Pada perdagangan Rabu (6/9) pukul 15.44 WIB, harga gula di Bursa ICE New York untuk kontrak Oktober 2017 merosot 0,06 poin atau 0,43% menuju US$13,97 sen per pon.
Sepanjang tahun berjalan harga gula telah merosot 28,90%. Kondisi itu berbanding terbalik dengan lonjakan harga gula sebesar 30,48% pada 2016 setelah mengalami tren bearish sejak 2010.
Baca Juga
Senior Research and Analyst Asia Trade Point Futures (ATPF) Andri Hardianto menyampaikan, merosotnya harga gula akan menguntungkan negara importir, seperti Indonesia.
Mengutip data Bank Dunia, Negeri Khatulistiwa menerima 3,4 juta ton gula pada musim 2016—2017 dan menjadi importir kedua terbesar di pasar global setelah China yang menyerap 6 juta ton.
Besarnya impor gula Indonesia sejalan dengan permintaan sektor industri makanan dan minuman yang terus tumbuh.

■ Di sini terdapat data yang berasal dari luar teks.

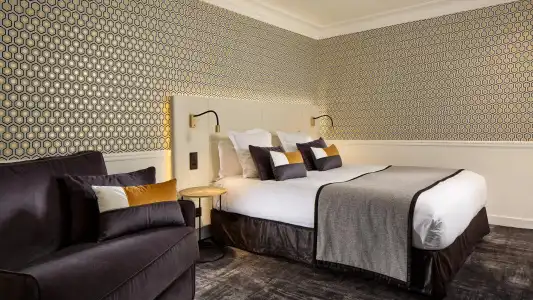 Hôtel Le Royal - 67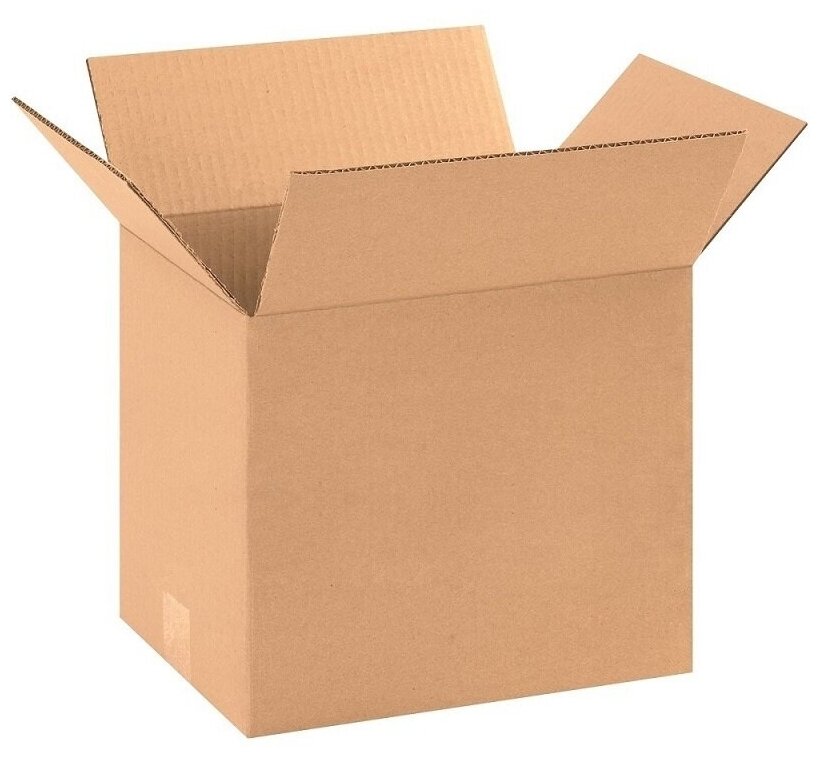 Коробки для переезда / коробки картонные 47-32-51 см 3шт.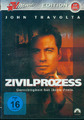 DVD Zivilprozess (John Travolta) TV Movie 2009/12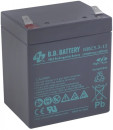 Батарея B.B. Battery HRC 5.5-12 5Ач 12B2
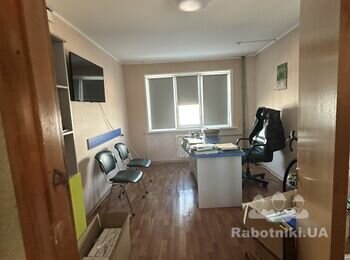Комплекс робіт з внутрішнього оздоблення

Gabungan Pengusaha Makanan dan Minuman Indonesia (GAPMMI) memperkirakan industri ini mampu tumbuh 8% pada tahun ini.
“Kondisi harga gula yang terus turun berdampak positif bagi Indonesia selaku importir,” ujarnya saat dihubungi Bisnis, Rabu (5/9).
Dalam jangka panjang, sambung Andri, sentimen surplus pasokan akan membayangi pasar gula global. Oleh karena itu, harga cenderung tertekan menuju US$12 sen per pon pada akhir 2017.
Menurutnya, kenaikan produksi gula Brasil dan India ditopang oleh faktor cuaca yang kondusif untuk tanaman tebu.